指示: 要旨のうち「イナベンフィドの鏡像異性体が」で始まり「ウナギ(Anguilla anguilla)におけるチオベンカルブによるストレスの生理的影響 (英文)」で終わる部分を、「ラセミ体」を「ラセミ混合物」に入れ替えて示してもらえますか？

Vol. 27 No. 1の要旨

報文

新規な2,4-diphenyl-1,3-oxazoline類の合成と活性 (英文)

 我々は種々の2,4-diphenyl-1,3-oxazolineを合成し,それらの殺ダニおよび殺虫活性を試験した.2-phenyl基のortho位の一方または両方にハロゲン原子が置換すると,ナミハダニに対し殺卵活性を示した.2-(2,6-difluorophenyl)-4-phenyl-1,3-oxazolineの4-phenyl基のpara位に疎水性基を導入すると殺ダニ活性は上昇し,ツマグロヨコバイ,コナガ,モモアカアブラムシに対する殺虫活性も示した.1,3-oxazoline部分を1,3-oxazoleや4-methyl-1,3-oxazolineに換えると,ナミハダニに対する殺卵活性及び殺虫活性とも著しく減少した.

N-Isobutyl-N-(4-substituted benzyl)-4-halo-2-pentenamide類の除草活性の発現機構 (英文)

 N-Isobutyl-N-(4-substituted benzyl)-4-halo-2-pentenamide類はヒエに対し顕著な光要求性の除草活性を示す.ワタの幼植物およびそれより調製した酵素標品,ならびに培養した単細胞藻類を用いたアッセー系により,殺草のメカニズムの解明を試み,一連の供試化合物は明らかにprotoporphyrinogen oxidase(PPO) 阻害活性を示したが,植物毒性の強度変化は,むしろクロロフィル生合成阻害活性の強度変化によく対応した.したがって,本系列の化合物の植物毒性には,PPOの阻害以外にクロロフィル生合成のほかの段階の阻害が重なっていることが示唆された.

イナベンフィドの鏡像異性体がイネの生長,倒伏および収量構成要素におよぼす影響 (英文)

 植物成長調節剤イナベンフィドの鏡像異性体S-体およびR-体のイネに対する成長調節作用を比較した.ポットおよび圃場試験において,生育中期(分蘖期)処理による稈長抑制作用はS-体が最も強く,ラセミ体の約2倍の効力を示したが,一穂籾数に対する抑制作用も大きかった.S-体(0.06 g/m2以上)の生育後期(穂ばらみ期)処理により,上位節間の短縮による稈長抑制作用および倒伏軽減作用が認められ,その効力はラセミ体(0.24 g/m2)の生育後期処理およびラセミ体(0.24 g/m2)の生育中期処理よりも大きかった.いずれの試験においてもR-体の稈長抑制作用はS-体ならびにラセミ体よりも著しく小さかった.イナベンフィドの活性本体はS-体であり,その生育後期処理により処理量の低減が可能であると考えられた.

ウナギ(Anguilla anguilla)におけるチオベンカルブによるストレスの生理的影響 (英文)

提示資料:
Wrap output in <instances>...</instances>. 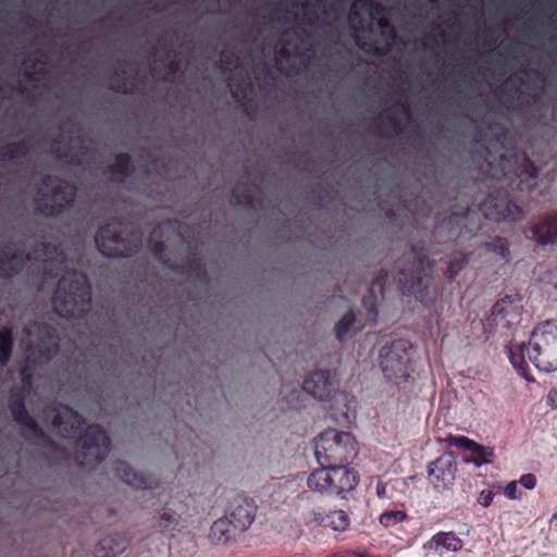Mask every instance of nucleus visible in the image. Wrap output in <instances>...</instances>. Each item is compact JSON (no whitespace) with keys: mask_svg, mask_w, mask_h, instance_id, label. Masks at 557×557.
I'll return each instance as SVG.
<instances>
[{"mask_svg":"<svg viewBox=\"0 0 557 557\" xmlns=\"http://www.w3.org/2000/svg\"><path fill=\"white\" fill-rule=\"evenodd\" d=\"M529 232L530 238L539 246L557 245V210L539 216L531 223Z\"/></svg>","mask_w":557,"mask_h":557,"instance_id":"nucleus-17","label":"nucleus"},{"mask_svg":"<svg viewBox=\"0 0 557 557\" xmlns=\"http://www.w3.org/2000/svg\"><path fill=\"white\" fill-rule=\"evenodd\" d=\"M515 91H516V92H519V94H520V96H522V97L524 98V95H523L522 92H520V89H519V88H516V89H515Z\"/></svg>","mask_w":557,"mask_h":557,"instance_id":"nucleus-62","label":"nucleus"},{"mask_svg":"<svg viewBox=\"0 0 557 557\" xmlns=\"http://www.w3.org/2000/svg\"><path fill=\"white\" fill-rule=\"evenodd\" d=\"M30 152V145L28 140L21 139L12 141L0 147V160L11 161L21 159L28 156Z\"/></svg>","mask_w":557,"mask_h":557,"instance_id":"nucleus-33","label":"nucleus"},{"mask_svg":"<svg viewBox=\"0 0 557 557\" xmlns=\"http://www.w3.org/2000/svg\"><path fill=\"white\" fill-rule=\"evenodd\" d=\"M502 492V485L498 483L492 484L490 488L483 490L478 498V503L484 507L487 508L492 505L494 496L500 494Z\"/></svg>","mask_w":557,"mask_h":557,"instance_id":"nucleus-42","label":"nucleus"},{"mask_svg":"<svg viewBox=\"0 0 557 557\" xmlns=\"http://www.w3.org/2000/svg\"><path fill=\"white\" fill-rule=\"evenodd\" d=\"M522 72H523L524 74H528V73H532V74H534V75L536 76V78H537V79H540L541 82H544V81H545L544 76H543L539 71H536V70H533V69H524V70H522Z\"/></svg>","mask_w":557,"mask_h":557,"instance_id":"nucleus-55","label":"nucleus"},{"mask_svg":"<svg viewBox=\"0 0 557 557\" xmlns=\"http://www.w3.org/2000/svg\"><path fill=\"white\" fill-rule=\"evenodd\" d=\"M312 5L317 9H321L324 5V0H314Z\"/></svg>","mask_w":557,"mask_h":557,"instance_id":"nucleus-57","label":"nucleus"},{"mask_svg":"<svg viewBox=\"0 0 557 557\" xmlns=\"http://www.w3.org/2000/svg\"><path fill=\"white\" fill-rule=\"evenodd\" d=\"M62 143V137L61 136H58L54 140H53V144L51 146V152L52 153H55L57 150H59V145Z\"/></svg>","mask_w":557,"mask_h":557,"instance_id":"nucleus-56","label":"nucleus"},{"mask_svg":"<svg viewBox=\"0 0 557 557\" xmlns=\"http://www.w3.org/2000/svg\"><path fill=\"white\" fill-rule=\"evenodd\" d=\"M472 252L454 250L446 256V269L443 274L448 282H454L462 270L469 264Z\"/></svg>","mask_w":557,"mask_h":557,"instance_id":"nucleus-27","label":"nucleus"},{"mask_svg":"<svg viewBox=\"0 0 557 557\" xmlns=\"http://www.w3.org/2000/svg\"><path fill=\"white\" fill-rule=\"evenodd\" d=\"M32 255L16 249L11 243H0V278L11 280L20 275Z\"/></svg>","mask_w":557,"mask_h":557,"instance_id":"nucleus-15","label":"nucleus"},{"mask_svg":"<svg viewBox=\"0 0 557 557\" xmlns=\"http://www.w3.org/2000/svg\"><path fill=\"white\" fill-rule=\"evenodd\" d=\"M21 380L23 386L11 388L8 397V406L13 420L24 430L23 436L25 438H28L30 435L35 440L44 442L47 446H54V442L47 435L26 409V389H29L33 385V375L26 368L21 370Z\"/></svg>","mask_w":557,"mask_h":557,"instance_id":"nucleus-7","label":"nucleus"},{"mask_svg":"<svg viewBox=\"0 0 557 557\" xmlns=\"http://www.w3.org/2000/svg\"><path fill=\"white\" fill-rule=\"evenodd\" d=\"M344 466H333L331 468V495H342L352 491L359 482L355 470Z\"/></svg>","mask_w":557,"mask_h":557,"instance_id":"nucleus-23","label":"nucleus"},{"mask_svg":"<svg viewBox=\"0 0 557 557\" xmlns=\"http://www.w3.org/2000/svg\"><path fill=\"white\" fill-rule=\"evenodd\" d=\"M547 401L549 405L557 408V385L549 391Z\"/></svg>","mask_w":557,"mask_h":557,"instance_id":"nucleus-49","label":"nucleus"},{"mask_svg":"<svg viewBox=\"0 0 557 557\" xmlns=\"http://www.w3.org/2000/svg\"><path fill=\"white\" fill-rule=\"evenodd\" d=\"M356 321L355 312H346L335 325V335L339 342H343L348 332L352 329Z\"/></svg>","mask_w":557,"mask_h":557,"instance_id":"nucleus-40","label":"nucleus"},{"mask_svg":"<svg viewBox=\"0 0 557 557\" xmlns=\"http://www.w3.org/2000/svg\"><path fill=\"white\" fill-rule=\"evenodd\" d=\"M445 441L449 446H456L458 448L469 450L471 453V457L468 458L467 461L473 462L478 467L492 463L495 457L493 447L481 445L466 436L449 435Z\"/></svg>","mask_w":557,"mask_h":557,"instance_id":"nucleus-19","label":"nucleus"},{"mask_svg":"<svg viewBox=\"0 0 557 557\" xmlns=\"http://www.w3.org/2000/svg\"><path fill=\"white\" fill-rule=\"evenodd\" d=\"M524 488L533 490L536 486L537 479L533 473L522 474L518 481Z\"/></svg>","mask_w":557,"mask_h":557,"instance_id":"nucleus-47","label":"nucleus"},{"mask_svg":"<svg viewBox=\"0 0 557 557\" xmlns=\"http://www.w3.org/2000/svg\"><path fill=\"white\" fill-rule=\"evenodd\" d=\"M386 282L387 273L379 275L371 282L367 295L362 297V307L367 310L373 322L377 318V297L379 295L383 296Z\"/></svg>","mask_w":557,"mask_h":557,"instance_id":"nucleus-24","label":"nucleus"},{"mask_svg":"<svg viewBox=\"0 0 557 557\" xmlns=\"http://www.w3.org/2000/svg\"><path fill=\"white\" fill-rule=\"evenodd\" d=\"M181 524V515L171 508L164 507L157 519V528L162 533L173 532Z\"/></svg>","mask_w":557,"mask_h":557,"instance_id":"nucleus-38","label":"nucleus"},{"mask_svg":"<svg viewBox=\"0 0 557 557\" xmlns=\"http://www.w3.org/2000/svg\"><path fill=\"white\" fill-rule=\"evenodd\" d=\"M220 62L223 71H227L237 63V57L233 51L223 50L220 53Z\"/></svg>","mask_w":557,"mask_h":557,"instance_id":"nucleus-43","label":"nucleus"},{"mask_svg":"<svg viewBox=\"0 0 557 557\" xmlns=\"http://www.w3.org/2000/svg\"><path fill=\"white\" fill-rule=\"evenodd\" d=\"M527 98H528L527 101L521 100L520 104L530 106L531 103H535L539 101L540 96H539V94H533V95H528Z\"/></svg>","mask_w":557,"mask_h":557,"instance_id":"nucleus-53","label":"nucleus"},{"mask_svg":"<svg viewBox=\"0 0 557 557\" xmlns=\"http://www.w3.org/2000/svg\"><path fill=\"white\" fill-rule=\"evenodd\" d=\"M508 357L516 372L528 382H535L525 357L544 372L557 370V320H545L532 331L528 344L508 346Z\"/></svg>","mask_w":557,"mask_h":557,"instance_id":"nucleus-1","label":"nucleus"},{"mask_svg":"<svg viewBox=\"0 0 557 557\" xmlns=\"http://www.w3.org/2000/svg\"><path fill=\"white\" fill-rule=\"evenodd\" d=\"M13 332L9 326L0 330V367L4 368L9 364L13 351Z\"/></svg>","mask_w":557,"mask_h":557,"instance_id":"nucleus-37","label":"nucleus"},{"mask_svg":"<svg viewBox=\"0 0 557 557\" xmlns=\"http://www.w3.org/2000/svg\"><path fill=\"white\" fill-rule=\"evenodd\" d=\"M149 248L156 260L170 269H175L170 258H168L166 248L162 240H150Z\"/></svg>","mask_w":557,"mask_h":557,"instance_id":"nucleus-41","label":"nucleus"},{"mask_svg":"<svg viewBox=\"0 0 557 557\" xmlns=\"http://www.w3.org/2000/svg\"><path fill=\"white\" fill-rule=\"evenodd\" d=\"M396 108L406 116L409 117V107L406 102H399Z\"/></svg>","mask_w":557,"mask_h":557,"instance_id":"nucleus-54","label":"nucleus"},{"mask_svg":"<svg viewBox=\"0 0 557 557\" xmlns=\"http://www.w3.org/2000/svg\"><path fill=\"white\" fill-rule=\"evenodd\" d=\"M24 331L38 341L37 349L40 357L51 360L57 356L59 337L54 326L42 321H34Z\"/></svg>","mask_w":557,"mask_h":557,"instance_id":"nucleus-14","label":"nucleus"},{"mask_svg":"<svg viewBox=\"0 0 557 557\" xmlns=\"http://www.w3.org/2000/svg\"><path fill=\"white\" fill-rule=\"evenodd\" d=\"M457 461L451 453H444L428 467V480L437 491L449 490L456 479Z\"/></svg>","mask_w":557,"mask_h":557,"instance_id":"nucleus-13","label":"nucleus"},{"mask_svg":"<svg viewBox=\"0 0 557 557\" xmlns=\"http://www.w3.org/2000/svg\"><path fill=\"white\" fill-rule=\"evenodd\" d=\"M169 70L171 73H175L177 70V64L173 61L169 64Z\"/></svg>","mask_w":557,"mask_h":557,"instance_id":"nucleus-58","label":"nucleus"},{"mask_svg":"<svg viewBox=\"0 0 557 557\" xmlns=\"http://www.w3.org/2000/svg\"><path fill=\"white\" fill-rule=\"evenodd\" d=\"M258 187L255 184L239 182L232 190L230 201L233 206L251 208Z\"/></svg>","mask_w":557,"mask_h":557,"instance_id":"nucleus-32","label":"nucleus"},{"mask_svg":"<svg viewBox=\"0 0 557 557\" xmlns=\"http://www.w3.org/2000/svg\"><path fill=\"white\" fill-rule=\"evenodd\" d=\"M502 492L509 499H519L521 497V493L518 491L516 481L509 482L505 487L502 486Z\"/></svg>","mask_w":557,"mask_h":557,"instance_id":"nucleus-45","label":"nucleus"},{"mask_svg":"<svg viewBox=\"0 0 557 557\" xmlns=\"http://www.w3.org/2000/svg\"><path fill=\"white\" fill-rule=\"evenodd\" d=\"M239 531L224 517L215 520L210 529L209 539L214 544H227L234 541Z\"/></svg>","mask_w":557,"mask_h":557,"instance_id":"nucleus-26","label":"nucleus"},{"mask_svg":"<svg viewBox=\"0 0 557 557\" xmlns=\"http://www.w3.org/2000/svg\"><path fill=\"white\" fill-rule=\"evenodd\" d=\"M302 389L317 399H327L334 391L331 371L315 370L309 373L302 382Z\"/></svg>","mask_w":557,"mask_h":557,"instance_id":"nucleus-20","label":"nucleus"},{"mask_svg":"<svg viewBox=\"0 0 557 557\" xmlns=\"http://www.w3.org/2000/svg\"><path fill=\"white\" fill-rule=\"evenodd\" d=\"M386 120L394 131L398 129V123L393 112L386 113Z\"/></svg>","mask_w":557,"mask_h":557,"instance_id":"nucleus-52","label":"nucleus"},{"mask_svg":"<svg viewBox=\"0 0 557 557\" xmlns=\"http://www.w3.org/2000/svg\"><path fill=\"white\" fill-rule=\"evenodd\" d=\"M151 10H152L153 12H159V9H158L157 7H152V8H151Z\"/></svg>","mask_w":557,"mask_h":557,"instance_id":"nucleus-63","label":"nucleus"},{"mask_svg":"<svg viewBox=\"0 0 557 557\" xmlns=\"http://www.w3.org/2000/svg\"><path fill=\"white\" fill-rule=\"evenodd\" d=\"M127 541L120 534L108 535L101 539L95 548V557H115L123 553Z\"/></svg>","mask_w":557,"mask_h":557,"instance_id":"nucleus-28","label":"nucleus"},{"mask_svg":"<svg viewBox=\"0 0 557 557\" xmlns=\"http://www.w3.org/2000/svg\"><path fill=\"white\" fill-rule=\"evenodd\" d=\"M479 228V213L467 207L462 212H451L447 218L437 221L431 236L438 245L458 244L470 238Z\"/></svg>","mask_w":557,"mask_h":557,"instance_id":"nucleus-8","label":"nucleus"},{"mask_svg":"<svg viewBox=\"0 0 557 557\" xmlns=\"http://www.w3.org/2000/svg\"><path fill=\"white\" fill-rule=\"evenodd\" d=\"M174 271L180 273H190L194 274L200 281H206L208 278V272L205 263L200 258L197 257L196 253L190 255L186 261L180 267L174 265Z\"/></svg>","mask_w":557,"mask_h":557,"instance_id":"nucleus-34","label":"nucleus"},{"mask_svg":"<svg viewBox=\"0 0 557 557\" xmlns=\"http://www.w3.org/2000/svg\"><path fill=\"white\" fill-rule=\"evenodd\" d=\"M521 298L518 294L506 295L498 299L492 307L487 321L490 325L509 329L520 317Z\"/></svg>","mask_w":557,"mask_h":557,"instance_id":"nucleus-16","label":"nucleus"},{"mask_svg":"<svg viewBox=\"0 0 557 557\" xmlns=\"http://www.w3.org/2000/svg\"><path fill=\"white\" fill-rule=\"evenodd\" d=\"M113 471L120 480L135 488L152 490L158 487V482L152 475L134 471L126 461L116 460L113 465Z\"/></svg>","mask_w":557,"mask_h":557,"instance_id":"nucleus-21","label":"nucleus"},{"mask_svg":"<svg viewBox=\"0 0 557 557\" xmlns=\"http://www.w3.org/2000/svg\"><path fill=\"white\" fill-rule=\"evenodd\" d=\"M479 247L487 252L499 256L505 261L510 259V244L505 237L495 236L491 240L482 243Z\"/></svg>","mask_w":557,"mask_h":557,"instance_id":"nucleus-35","label":"nucleus"},{"mask_svg":"<svg viewBox=\"0 0 557 557\" xmlns=\"http://www.w3.org/2000/svg\"><path fill=\"white\" fill-rule=\"evenodd\" d=\"M389 47H391V45H389V44H387V45H386V47H375V48L372 50V53H373L374 55H380V57L385 55V54H387V52L389 51Z\"/></svg>","mask_w":557,"mask_h":557,"instance_id":"nucleus-51","label":"nucleus"},{"mask_svg":"<svg viewBox=\"0 0 557 557\" xmlns=\"http://www.w3.org/2000/svg\"><path fill=\"white\" fill-rule=\"evenodd\" d=\"M331 468L321 466L320 469L313 470L308 479L307 485L311 491L331 495Z\"/></svg>","mask_w":557,"mask_h":557,"instance_id":"nucleus-31","label":"nucleus"},{"mask_svg":"<svg viewBox=\"0 0 557 557\" xmlns=\"http://www.w3.org/2000/svg\"><path fill=\"white\" fill-rule=\"evenodd\" d=\"M95 243L103 257H132L141 246V235L132 224L112 220L98 228Z\"/></svg>","mask_w":557,"mask_h":557,"instance_id":"nucleus-4","label":"nucleus"},{"mask_svg":"<svg viewBox=\"0 0 557 557\" xmlns=\"http://www.w3.org/2000/svg\"><path fill=\"white\" fill-rule=\"evenodd\" d=\"M52 306L62 318H83L91 307V286L87 275L76 270L66 271L58 282Z\"/></svg>","mask_w":557,"mask_h":557,"instance_id":"nucleus-3","label":"nucleus"},{"mask_svg":"<svg viewBox=\"0 0 557 557\" xmlns=\"http://www.w3.org/2000/svg\"><path fill=\"white\" fill-rule=\"evenodd\" d=\"M232 97H233V98H236V97H237L236 91H233V90H232Z\"/></svg>","mask_w":557,"mask_h":557,"instance_id":"nucleus-64","label":"nucleus"},{"mask_svg":"<svg viewBox=\"0 0 557 557\" xmlns=\"http://www.w3.org/2000/svg\"><path fill=\"white\" fill-rule=\"evenodd\" d=\"M33 253L42 262H49L51 264H61L65 261L64 251L59 246L46 240L39 242L34 247Z\"/></svg>","mask_w":557,"mask_h":557,"instance_id":"nucleus-30","label":"nucleus"},{"mask_svg":"<svg viewBox=\"0 0 557 557\" xmlns=\"http://www.w3.org/2000/svg\"><path fill=\"white\" fill-rule=\"evenodd\" d=\"M110 88L119 94H128L127 85L119 74H115L110 78Z\"/></svg>","mask_w":557,"mask_h":557,"instance_id":"nucleus-44","label":"nucleus"},{"mask_svg":"<svg viewBox=\"0 0 557 557\" xmlns=\"http://www.w3.org/2000/svg\"><path fill=\"white\" fill-rule=\"evenodd\" d=\"M280 54L283 55V57H286V55H288V51L285 48H282L280 50Z\"/></svg>","mask_w":557,"mask_h":557,"instance_id":"nucleus-60","label":"nucleus"},{"mask_svg":"<svg viewBox=\"0 0 557 557\" xmlns=\"http://www.w3.org/2000/svg\"><path fill=\"white\" fill-rule=\"evenodd\" d=\"M357 454V442L348 432L329 429L315 441L314 455L320 466L349 465Z\"/></svg>","mask_w":557,"mask_h":557,"instance_id":"nucleus-6","label":"nucleus"},{"mask_svg":"<svg viewBox=\"0 0 557 557\" xmlns=\"http://www.w3.org/2000/svg\"><path fill=\"white\" fill-rule=\"evenodd\" d=\"M44 419H50L51 425L64 438H74L86 424L85 418L69 405L51 404L42 411Z\"/></svg>","mask_w":557,"mask_h":557,"instance_id":"nucleus-12","label":"nucleus"},{"mask_svg":"<svg viewBox=\"0 0 557 557\" xmlns=\"http://www.w3.org/2000/svg\"><path fill=\"white\" fill-rule=\"evenodd\" d=\"M380 26H381L382 28L389 27L391 29H389V33H388V38H389L391 40H393V41L396 39V32H395L394 27H393V26H391V25H389V23H388L387 21L382 20V21L380 22Z\"/></svg>","mask_w":557,"mask_h":557,"instance_id":"nucleus-50","label":"nucleus"},{"mask_svg":"<svg viewBox=\"0 0 557 557\" xmlns=\"http://www.w3.org/2000/svg\"><path fill=\"white\" fill-rule=\"evenodd\" d=\"M36 191V212L46 218H58L70 211L76 199V186L59 176L45 175Z\"/></svg>","mask_w":557,"mask_h":557,"instance_id":"nucleus-5","label":"nucleus"},{"mask_svg":"<svg viewBox=\"0 0 557 557\" xmlns=\"http://www.w3.org/2000/svg\"><path fill=\"white\" fill-rule=\"evenodd\" d=\"M479 211L485 219L495 222H516L520 221L524 215L523 210L504 190H496L490 194L480 203Z\"/></svg>","mask_w":557,"mask_h":557,"instance_id":"nucleus-11","label":"nucleus"},{"mask_svg":"<svg viewBox=\"0 0 557 557\" xmlns=\"http://www.w3.org/2000/svg\"><path fill=\"white\" fill-rule=\"evenodd\" d=\"M411 348L410 342L404 338L395 339L381 348L379 364L387 381L397 385L407 381Z\"/></svg>","mask_w":557,"mask_h":557,"instance_id":"nucleus-10","label":"nucleus"},{"mask_svg":"<svg viewBox=\"0 0 557 557\" xmlns=\"http://www.w3.org/2000/svg\"><path fill=\"white\" fill-rule=\"evenodd\" d=\"M522 174L529 178H536L539 175V169L531 160L527 158L522 165Z\"/></svg>","mask_w":557,"mask_h":557,"instance_id":"nucleus-46","label":"nucleus"},{"mask_svg":"<svg viewBox=\"0 0 557 557\" xmlns=\"http://www.w3.org/2000/svg\"><path fill=\"white\" fill-rule=\"evenodd\" d=\"M134 170L131 156L127 152H120L115 154L114 162L107 168L106 174L111 182L122 183L134 173Z\"/></svg>","mask_w":557,"mask_h":557,"instance_id":"nucleus-25","label":"nucleus"},{"mask_svg":"<svg viewBox=\"0 0 557 557\" xmlns=\"http://www.w3.org/2000/svg\"><path fill=\"white\" fill-rule=\"evenodd\" d=\"M463 546L462 540L454 532H437L429 541H426L422 548L425 556L442 555L443 549L446 552H459Z\"/></svg>","mask_w":557,"mask_h":557,"instance_id":"nucleus-22","label":"nucleus"},{"mask_svg":"<svg viewBox=\"0 0 557 557\" xmlns=\"http://www.w3.org/2000/svg\"><path fill=\"white\" fill-rule=\"evenodd\" d=\"M58 158L59 159H66L67 163L72 164V165H81L82 162H83V158L81 154H71L69 156L67 152H63V153H59L58 154Z\"/></svg>","mask_w":557,"mask_h":557,"instance_id":"nucleus-48","label":"nucleus"},{"mask_svg":"<svg viewBox=\"0 0 557 557\" xmlns=\"http://www.w3.org/2000/svg\"><path fill=\"white\" fill-rule=\"evenodd\" d=\"M408 519V515L405 510H385L379 517V522L384 528L395 527Z\"/></svg>","mask_w":557,"mask_h":557,"instance_id":"nucleus-39","label":"nucleus"},{"mask_svg":"<svg viewBox=\"0 0 557 557\" xmlns=\"http://www.w3.org/2000/svg\"><path fill=\"white\" fill-rule=\"evenodd\" d=\"M25 77H26V79H28V81H32V79L34 78V77H33V74H32L30 72H27V73L25 74Z\"/></svg>","mask_w":557,"mask_h":557,"instance_id":"nucleus-61","label":"nucleus"},{"mask_svg":"<svg viewBox=\"0 0 557 557\" xmlns=\"http://www.w3.org/2000/svg\"><path fill=\"white\" fill-rule=\"evenodd\" d=\"M320 523L324 527H329L334 531L343 532L350 523L349 516L344 510H333L323 516Z\"/></svg>","mask_w":557,"mask_h":557,"instance_id":"nucleus-36","label":"nucleus"},{"mask_svg":"<svg viewBox=\"0 0 557 557\" xmlns=\"http://www.w3.org/2000/svg\"><path fill=\"white\" fill-rule=\"evenodd\" d=\"M33 22H34V18H33L32 16H26V17H25V24H26V25H29V26H30V25L33 24Z\"/></svg>","mask_w":557,"mask_h":557,"instance_id":"nucleus-59","label":"nucleus"},{"mask_svg":"<svg viewBox=\"0 0 557 557\" xmlns=\"http://www.w3.org/2000/svg\"><path fill=\"white\" fill-rule=\"evenodd\" d=\"M382 10L381 4L373 0H357L350 8L348 18L351 25L358 24L361 27L363 25L361 13L372 17L374 14H380Z\"/></svg>","mask_w":557,"mask_h":557,"instance_id":"nucleus-29","label":"nucleus"},{"mask_svg":"<svg viewBox=\"0 0 557 557\" xmlns=\"http://www.w3.org/2000/svg\"><path fill=\"white\" fill-rule=\"evenodd\" d=\"M397 267L398 272L394 280L403 295L414 296L424 305L436 300L437 293L432 287L431 276L433 264L424 247L413 245Z\"/></svg>","mask_w":557,"mask_h":557,"instance_id":"nucleus-2","label":"nucleus"},{"mask_svg":"<svg viewBox=\"0 0 557 557\" xmlns=\"http://www.w3.org/2000/svg\"><path fill=\"white\" fill-rule=\"evenodd\" d=\"M256 506L252 499L237 496L230 505L228 511L224 516L239 531H246L255 520Z\"/></svg>","mask_w":557,"mask_h":557,"instance_id":"nucleus-18","label":"nucleus"},{"mask_svg":"<svg viewBox=\"0 0 557 557\" xmlns=\"http://www.w3.org/2000/svg\"><path fill=\"white\" fill-rule=\"evenodd\" d=\"M111 448V438L99 424H90L78 437L75 461L81 467L94 468L102 462Z\"/></svg>","mask_w":557,"mask_h":557,"instance_id":"nucleus-9","label":"nucleus"}]
</instances>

解答:
イナベンフィドの鏡像異性体がイネの生長,倒伏および収量構成要素におよぼす影響 (英文)

 植物成長調節剤イナベンフィドの鏡像異性体S-体およびR-体のイネに対する成長調節作用を比較した.ポットおよび圃場試験において,生育中期(分蘖期)処理による稈長抑制作用はS-体が最も強く,ラセミ混合物の約2倍の効力を示したが,一穂籾数に対する抑制作用も大きかった.S-体(0.06 g/m2以上)の生育後期(穂ばらみ期)処理により,上位節間の短縮による稈長抑制作用および倒伏軽減作用が認められ,その効力はラセミ混合物(0.24 g/m2)の生育後期処理およびラセミ混合物(0.24 g/m2)の生育中期処理よりも大きかった.いずれの試験においてもR-体の稈長抑制作用はS-体ならびにラセミ混合物よりも著しく小さかった.イナベンフィドの活性本体はS-体であり,その生育後期処理により処理量の低減が可能であると考えられた.

ウナギ(Anguilla anguilla)におけるチオベンカルブによるストレスの生理的影響 (英文)